Many biomaterial ink formulations are currently unsuitable for cell printing [113, 114], since they require either elevated temperatures and dissolving solvents or a mixture of both. In incorporating a cellular structure within the printed construct, there is a need for the materials used to be more viscous and tuneable [115,116,117,118], whether this be via thermal or UV crosslinking [96, 119]. Whilst natural polymers including collagen and hyaluronic acid have good biocompatibility, they usually have poor mechanical properties; conversely, synthetic materials including polylactic acid and polyglycolic acid have good mechanical properties, but poor biocompatibility. To overcome this, a combination-material approach could be incorporated to meet the biomechanical requirements of the tissue/organ.

Novel bio-ink formulations are therefore required for each printing technology and strategy [120], since it is unlikely that no one ink will be compatible with all printing technologies and strategies.

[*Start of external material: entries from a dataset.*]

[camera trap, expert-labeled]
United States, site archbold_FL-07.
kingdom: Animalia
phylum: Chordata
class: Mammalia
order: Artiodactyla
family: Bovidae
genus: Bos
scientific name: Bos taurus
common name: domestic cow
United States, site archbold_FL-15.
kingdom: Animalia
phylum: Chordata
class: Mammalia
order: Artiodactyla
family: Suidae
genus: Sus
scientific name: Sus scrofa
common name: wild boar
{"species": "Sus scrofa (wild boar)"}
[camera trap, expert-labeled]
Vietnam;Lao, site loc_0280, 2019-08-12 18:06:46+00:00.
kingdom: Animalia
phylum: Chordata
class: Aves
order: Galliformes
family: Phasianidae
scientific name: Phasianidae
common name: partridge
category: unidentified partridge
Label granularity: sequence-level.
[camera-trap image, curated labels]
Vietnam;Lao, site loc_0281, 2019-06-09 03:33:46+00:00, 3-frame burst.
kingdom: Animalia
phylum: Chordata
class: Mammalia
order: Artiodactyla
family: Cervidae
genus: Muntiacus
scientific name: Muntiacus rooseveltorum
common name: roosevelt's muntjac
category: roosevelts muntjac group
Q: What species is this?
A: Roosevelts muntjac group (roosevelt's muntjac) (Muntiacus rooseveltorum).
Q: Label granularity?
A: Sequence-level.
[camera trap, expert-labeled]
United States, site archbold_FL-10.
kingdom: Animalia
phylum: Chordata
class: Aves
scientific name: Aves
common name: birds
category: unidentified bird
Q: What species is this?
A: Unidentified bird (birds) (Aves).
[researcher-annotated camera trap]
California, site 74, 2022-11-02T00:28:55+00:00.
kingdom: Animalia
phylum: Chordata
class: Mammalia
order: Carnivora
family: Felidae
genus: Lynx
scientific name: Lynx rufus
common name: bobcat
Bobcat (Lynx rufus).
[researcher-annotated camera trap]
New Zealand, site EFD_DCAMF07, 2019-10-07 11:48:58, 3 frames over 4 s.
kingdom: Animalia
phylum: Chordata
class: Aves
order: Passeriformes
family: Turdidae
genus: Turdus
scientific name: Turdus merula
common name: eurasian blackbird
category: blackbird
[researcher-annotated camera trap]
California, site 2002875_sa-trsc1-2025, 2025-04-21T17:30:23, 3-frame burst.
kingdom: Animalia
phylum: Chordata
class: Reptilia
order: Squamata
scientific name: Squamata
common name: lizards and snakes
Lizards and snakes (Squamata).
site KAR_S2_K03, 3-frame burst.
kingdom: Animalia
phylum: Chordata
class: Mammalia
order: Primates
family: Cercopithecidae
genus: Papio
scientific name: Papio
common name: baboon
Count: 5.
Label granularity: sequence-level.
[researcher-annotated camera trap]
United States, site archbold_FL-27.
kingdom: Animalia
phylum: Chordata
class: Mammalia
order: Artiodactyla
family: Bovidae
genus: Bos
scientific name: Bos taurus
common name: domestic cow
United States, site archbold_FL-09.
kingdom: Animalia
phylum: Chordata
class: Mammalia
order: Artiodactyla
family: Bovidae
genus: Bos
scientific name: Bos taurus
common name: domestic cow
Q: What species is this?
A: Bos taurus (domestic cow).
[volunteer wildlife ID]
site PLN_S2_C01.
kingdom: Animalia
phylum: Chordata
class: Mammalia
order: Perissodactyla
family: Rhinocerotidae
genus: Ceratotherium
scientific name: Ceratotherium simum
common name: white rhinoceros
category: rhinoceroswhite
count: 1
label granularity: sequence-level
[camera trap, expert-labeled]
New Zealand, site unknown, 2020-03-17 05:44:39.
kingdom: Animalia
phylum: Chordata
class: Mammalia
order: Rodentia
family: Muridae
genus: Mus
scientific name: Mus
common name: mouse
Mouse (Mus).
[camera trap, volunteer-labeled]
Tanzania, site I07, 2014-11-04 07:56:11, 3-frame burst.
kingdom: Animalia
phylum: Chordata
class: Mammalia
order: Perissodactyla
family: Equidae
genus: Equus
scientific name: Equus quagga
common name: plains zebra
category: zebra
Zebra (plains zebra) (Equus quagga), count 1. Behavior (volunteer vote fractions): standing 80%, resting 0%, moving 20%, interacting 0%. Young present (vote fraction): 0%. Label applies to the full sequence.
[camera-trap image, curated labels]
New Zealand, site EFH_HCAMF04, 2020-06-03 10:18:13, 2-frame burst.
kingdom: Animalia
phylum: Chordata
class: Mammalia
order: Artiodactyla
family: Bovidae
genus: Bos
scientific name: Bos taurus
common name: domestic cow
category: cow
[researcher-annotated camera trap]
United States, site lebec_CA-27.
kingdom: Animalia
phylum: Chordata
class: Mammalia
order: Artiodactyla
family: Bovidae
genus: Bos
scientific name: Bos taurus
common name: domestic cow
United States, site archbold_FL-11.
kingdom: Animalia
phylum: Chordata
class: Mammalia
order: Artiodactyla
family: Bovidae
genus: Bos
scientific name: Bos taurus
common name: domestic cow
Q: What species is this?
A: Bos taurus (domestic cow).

In order to overcome microstructural difficulties, a modular approach can be adopted [121, 122], whereby smaller functional building blocks are assembled into biomimetic structures in a controlled manner. Nearly all organs and tissues require some form of vasculature for delivery of oxygen and nutrients and removal of waste. This microvasculature is currently lacking in bioprinted organs [123] and remains a major challenge to overcome [83] although progress is being made in some engineered tissues [124]. The use of in situ printing has been considered to overcome the problem of organ vascularization, although studies are currently limited [125]. This strategy encourages vessel sprouting from the endogenous tissue, which may be a solution if the organ to be replaced has retained functionality but may not be applicable for patients with acute kidney failure. A more appropriate approach may be to bioprint onto viable explants, although akin to in situ printing, studies presented in literature are currently limited [126]. The construction of channels into the interior of printed organs has also been investigated. The perfusion of nutrients into these channels may simulate vasculature, as can the addition of cells, although these structures are crude [123, 127,128,129] and further optimization of this process is required.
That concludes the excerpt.